So you still doubt that student loan debt is a problem? A new report from the Institute for College Access and Success (TICAS) might just convince you otherwise. According to the TICAS' 10th annual report, "Student Debt and the Class of 2014," student loan debt for that year's college graduates averaged nearly $29,000 per student, the highest level yet — much higher than 10 years ago and a 2 percent increase over 2013.
What's more, these debts are not isolated to a small segment of college graduates. TICAS reported that 69 percent of graduating seniors — that's nearly 7 in 10 — had student loan debt. And the problem isn't something that can be laid at the door of for-profit online colleges who pocket millions in tuition but produce graduates with dubious credentials and limited marketability. Such schools seldom report their graduates' average debt. No, the debt figures reported by TICAS are for the nation's public and nonprofit private colleges, which still award more than 90 percent of four-year degrees.
Student debt loads vary widely by state. Delaware, New Hampshire, and Pennsylvania had the highest debt levels, with student debt averaging more than $33,000 in these states. Utah, New Mexico, and Nevada had the lowest debt levels, ranging from just under $19,000 in Utah and New Mexico to just over $20,000 in Nevada.
TICAS concludes that students are leaving college not only with diplomas, but with far greater debt burdens than they did 10 years ago. "Student debt has rightly become a major policy issue," said TICAS President Lauren Asher. "Students and families need better information and better policies to make college more affordable and debt less burdensome."
The implications of these high debt levels are serious. Some analysts fear that student debt may slow an already fragile economic recovery. There are indications that many young professionals are postponing marriage and buying homes because of struggles to make student loan payments. What's more, debt loads continue to rise.
Some of the nation's leading higher education funders are convinced of the need to do something about student debt and the cost of higher education. A coalition of leading foundations, including the Ford, Gates, Kresge, Gilbert, and Lumina foundations, have funded TICAS and its research into student debt levels. They also have advocated for national policy action to reduce student debt.

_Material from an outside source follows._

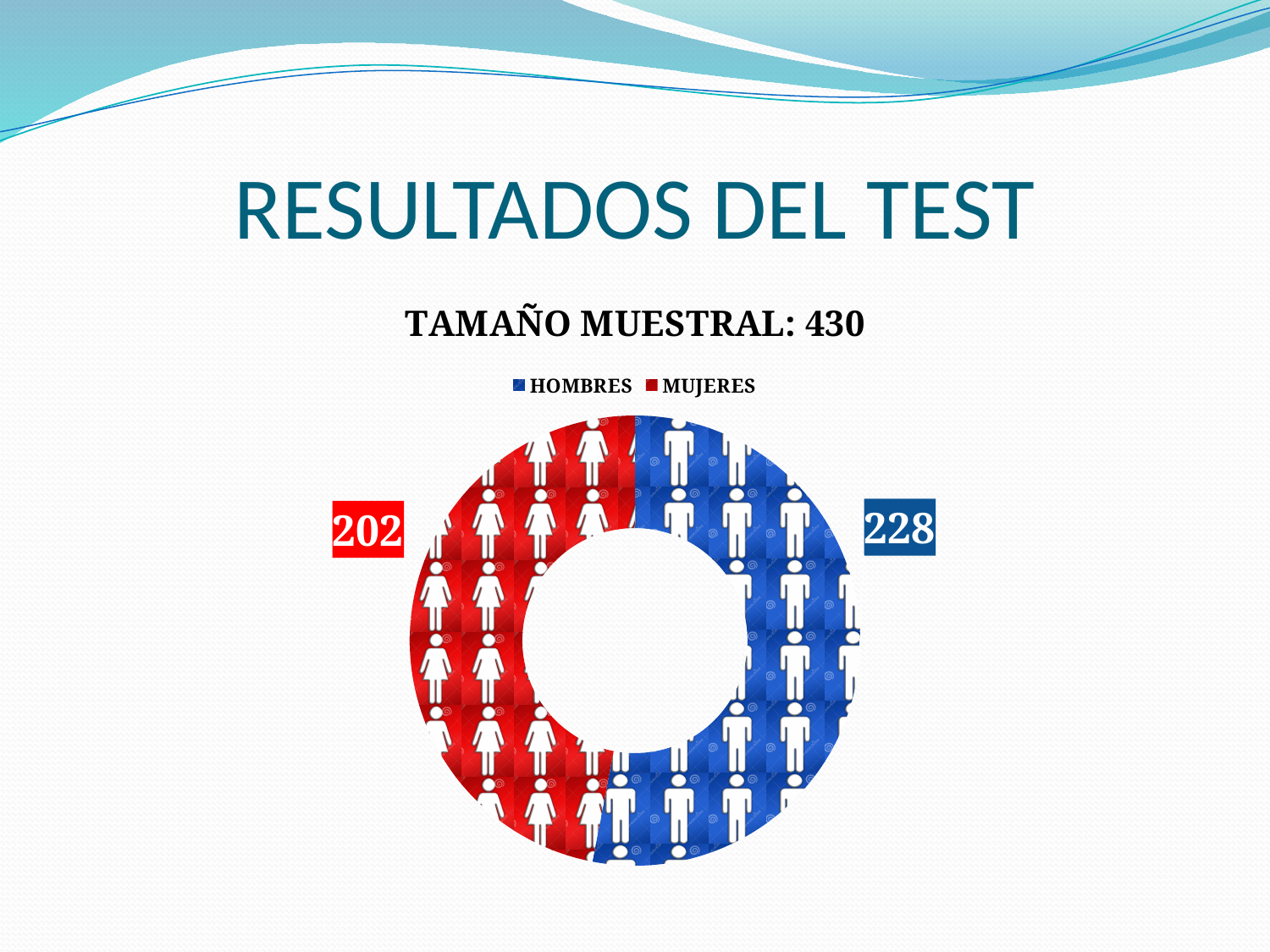
What is the title shown above the chart? TAMAÑO MUESTRAL: 430 Which category has the higher value, HOMBRES or MUJERES? HOMBRES How many entries does the legend list? 2 What is the value for MUJERES? 202 What is the total of the two values shown in the chart? 430 What is the value for HOMBRES? 228 Which category has the lowest value? MUJERES What is the difference between the values for HOMBRES and MUJERES? 26 How many categories does the chart show? 2 What kind of chart is shown on the slide? Doughnut (pie) chart Which category has the highest value? HOMBRES Which colour represents MUJERES in the chart? Red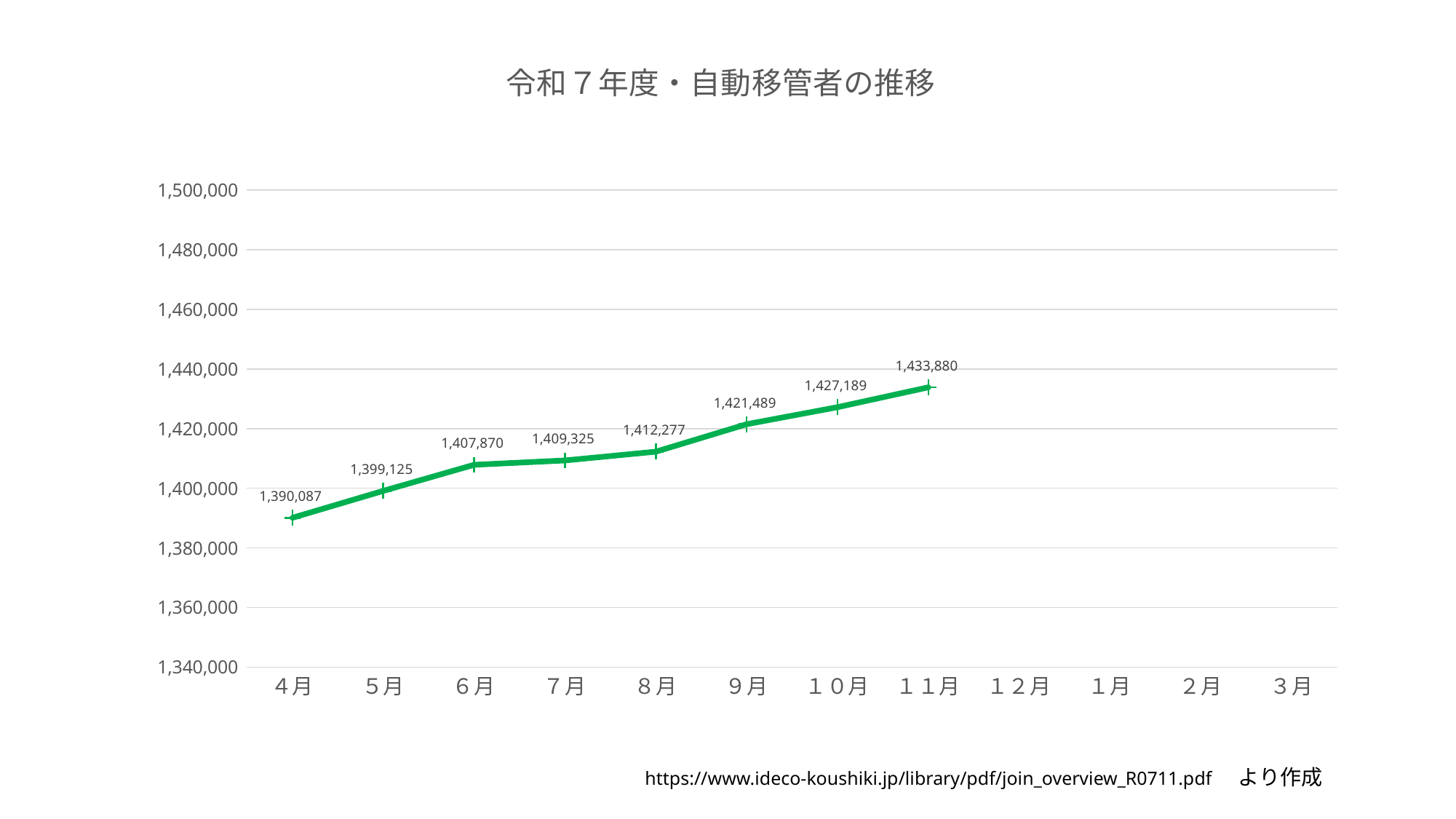
What is the value for 11月? 1,433,880 What is the difference between the values for 9月 and 8月? 9,212 What kind of chart is this? line chart Which month has the lowest plotted value? 4月 What is the value for 4月? 1,390,087 What is the value for 8月? 1,412,277 Is the value for 9月 greater or less than 1,420,000? greater Do the values rise or fall from 4月 to 11月? rise Which month has the highest plotted value? 11月 Which is larger, the value for 6月 or the value for 10月? 10月 What is the difference between the values for 11月 and 4月? 43,793 How many months have a plotted data point? 8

Most of the proposed policy actions have focused on student debts shouldered by low-income students. Ford's Higher Education for Social Justice initiative emphasizes that student debt loads are spread unevenly, with greater burdens shouldered by students from low-income and ethnic minority families. Similarly, Lumina advocates greater support for low-income and first-generation students to reduce student loan debts.
The problem may also become a key issue in the upcoming presidential election. Both Democratic candidates have included proposals to reduce student debt and the cost of college in their stump speeches. Former Secretary of State Hillary Clinton favors billions in federal spending to cut interest rates and create a fund for low-income students. Her rival, Vermont Senator Bernie Sanders, goes further: He advocates making U.S. higher education free for all students, a plan he proposes to pay for through a transaction tax on Wall Street trades.
Pols and funders will continue to make speeches, fund reports, and advocate policy changes, but so far, no proposals appear likely to become law in the forseeable future. Congressional Republicans are certain to oppose any plan that involves higher spending or an increase in taxes.
Meanwhile, student debt levels continue to rise, prompting some to wonder if student loans will be the next "housing bubble."